* _EXCERPT PROVIDED_:
*****

Additionally, AI can help automate and enhance the creation and updating of release notes, README files, changelogs and code-level documentation—necessary yet tedious tasks, especially for maintainers managing large or multiple open-source projects. In an episode of the IBM Think podcast AI in Action, Miha Kralj, global senior partner of IBM Hybrid Cloud, notes that generative AI is a boon for developers when it comes to writing good documentation.
“A developer these days is just going to write the whole class or function or routine…, typically without massive amounts of comments in there, and then ask generative AI to comment out the code, to actually explain in human language what the flow of the code is,” he says.
Despite aiding in the peripheral parts of open-source development, AI can also hamper the process.
“There’s a level of rigor that open-source maintainers have to maintain that is exhausting. And some people are just abusing open-source maintainers with creating ‘AI slop’ that doesn’t do anything or breaks projects,” says Asghar.

*****

* _WORK INSTRUCTION 1_: In the passage on AI in open-source work, what job title is given for Miha Kralj?
* _WORK INSTRUCTION 2_: From the passage on AI in open-source work, pull out the words beginning at "Additionally, AI can" and ending after "hamper the process.".
* _WORK INSTRUCTION 3_: Write what comes next in the passage on AI in open-source work, picking up after its final sentence.

*****

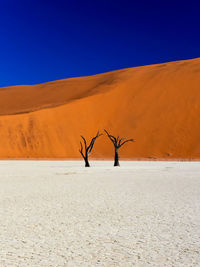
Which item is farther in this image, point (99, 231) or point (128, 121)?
point (128, 121)

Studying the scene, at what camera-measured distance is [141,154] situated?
4778cm

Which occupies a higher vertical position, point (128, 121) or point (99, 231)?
point (128, 121)

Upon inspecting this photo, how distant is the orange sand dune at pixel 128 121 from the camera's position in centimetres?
4900

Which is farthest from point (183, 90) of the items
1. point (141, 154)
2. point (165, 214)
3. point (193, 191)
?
point (165, 214)

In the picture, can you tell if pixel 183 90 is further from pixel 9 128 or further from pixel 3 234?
pixel 3 234

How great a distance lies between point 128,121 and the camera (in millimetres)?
55188

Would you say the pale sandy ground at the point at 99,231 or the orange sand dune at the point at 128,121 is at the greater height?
the orange sand dune at the point at 128,121

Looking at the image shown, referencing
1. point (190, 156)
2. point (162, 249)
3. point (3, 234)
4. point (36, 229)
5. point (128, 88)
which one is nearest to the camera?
point (162, 249)

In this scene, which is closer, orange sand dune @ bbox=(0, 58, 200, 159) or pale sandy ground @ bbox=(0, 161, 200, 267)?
pale sandy ground @ bbox=(0, 161, 200, 267)

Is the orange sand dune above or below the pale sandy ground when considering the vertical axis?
above

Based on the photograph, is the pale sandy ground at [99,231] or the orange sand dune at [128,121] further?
the orange sand dune at [128,121]

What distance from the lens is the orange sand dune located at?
4900 centimetres

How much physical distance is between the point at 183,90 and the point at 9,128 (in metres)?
28.9

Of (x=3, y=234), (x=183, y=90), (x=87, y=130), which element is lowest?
(x=3, y=234)
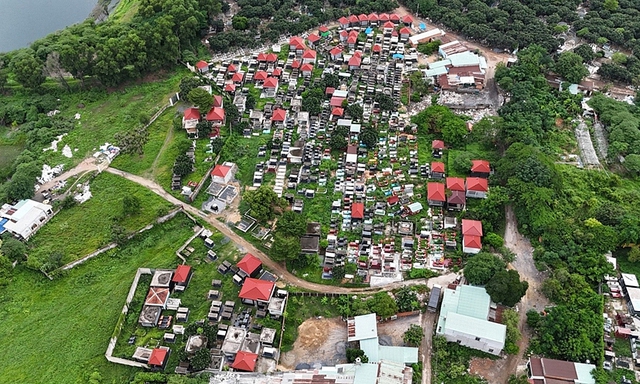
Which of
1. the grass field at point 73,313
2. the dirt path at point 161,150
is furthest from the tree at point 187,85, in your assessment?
the grass field at point 73,313

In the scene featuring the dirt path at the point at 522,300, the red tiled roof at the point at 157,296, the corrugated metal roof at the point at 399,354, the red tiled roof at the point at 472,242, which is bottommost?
the dirt path at the point at 522,300

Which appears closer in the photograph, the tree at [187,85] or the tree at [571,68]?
the tree at [187,85]

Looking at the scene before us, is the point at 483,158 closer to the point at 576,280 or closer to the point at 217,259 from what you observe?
the point at 576,280

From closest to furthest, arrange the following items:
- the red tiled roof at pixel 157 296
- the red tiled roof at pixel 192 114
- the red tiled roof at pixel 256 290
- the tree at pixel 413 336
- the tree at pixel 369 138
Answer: the tree at pixel 413 336 → the red tiled roof at pixel 256 290 → the red tiled roof at pixel 157 296 → the tree at pixel 369 138 → the red tiled roof at pixel 192 114

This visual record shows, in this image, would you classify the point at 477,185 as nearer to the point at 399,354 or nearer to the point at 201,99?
the point at 399,354

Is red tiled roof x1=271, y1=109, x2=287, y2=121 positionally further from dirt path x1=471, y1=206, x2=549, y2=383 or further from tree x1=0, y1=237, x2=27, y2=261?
tree x1=0, y1=237, x2=27, y2=261

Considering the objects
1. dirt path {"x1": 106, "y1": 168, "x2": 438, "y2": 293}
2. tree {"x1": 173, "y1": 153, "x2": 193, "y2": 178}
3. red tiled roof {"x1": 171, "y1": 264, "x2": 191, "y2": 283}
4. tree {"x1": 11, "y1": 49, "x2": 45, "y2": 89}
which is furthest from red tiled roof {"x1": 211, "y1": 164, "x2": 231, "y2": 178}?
tree {"x1": 11, "y1": 49, "x2": 45, "y2": 89}

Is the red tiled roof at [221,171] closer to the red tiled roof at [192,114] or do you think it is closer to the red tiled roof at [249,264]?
the red tiled roof at [192,114]

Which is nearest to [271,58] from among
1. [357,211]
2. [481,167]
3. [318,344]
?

*****

* _RESPONSE AREA 1_: Global senior partner of IBM Hybrid Cloud.

* _RESPONSE AREA 2_:
Additionally, AI can help automate and enhance the creation and updating of release notes, README files, changelogs and code-level documentation—necessary yet tedious tasks, especially for maintainers managing large or multiple open-source projects. In an episode of the IBM Think podcast AI in Action, Miha Kralj, global senior partner of IBM Hybrid Cloud, notes that generative AI is a boon for developers when it comes to writing good documentation.
“A developer these days is just going to write the whole class or function or routine…, typically without massive amounts of comments in there, and then ask generative AI to comment out the code, to actually explain in human language what the flow of the code is,” he says.
Despite aiding in the peripheral parts of open-source development, AI can also hamper the process.

* _RESPONSE AREA 3_:
Seth Larson, security developer-in-residence at the Python Software Foundation, echoes Asghar’s sentiment in a recent blog post, writing that he has “noticed an uptick in extremely low-quality, spammy, and LLM-hallucinated security reports to open-source projects,” also pointing to other similar findings. And while Larson observes that these reports appear to be legitimate at first, further investigation uncovers them to be false positives, wasting the time and effort maintainers could have allotted to more vital work.
“The overhead in the open-source community of AI trash being upstreamed is crippling to some projects, to the point where actual things can’t get done,” Asghar says.
The problem lies in AI lacking the needed context for open-source projects, thereby generating pull requests that seem correct but might actually break the codebase. This means that both human oversight and developer expertise are still crucial, particularly with matters involving security in open-source software.
AI also falls short in coming up with the right solution for deeper, more complex issues. As Kralj says in the AI in Action podcast, generative AI can suggest constructs that might work but “will make code unmaintainable [or] incomprehensible, and it is not a good code to then actually commit. Code is an extremely human collaborative thing [and it] needs to be understandable for generations.”
And while he considers generative AI to be a powerful tool, it “is not replacing the creativity that we still expect from human developers to shine through.”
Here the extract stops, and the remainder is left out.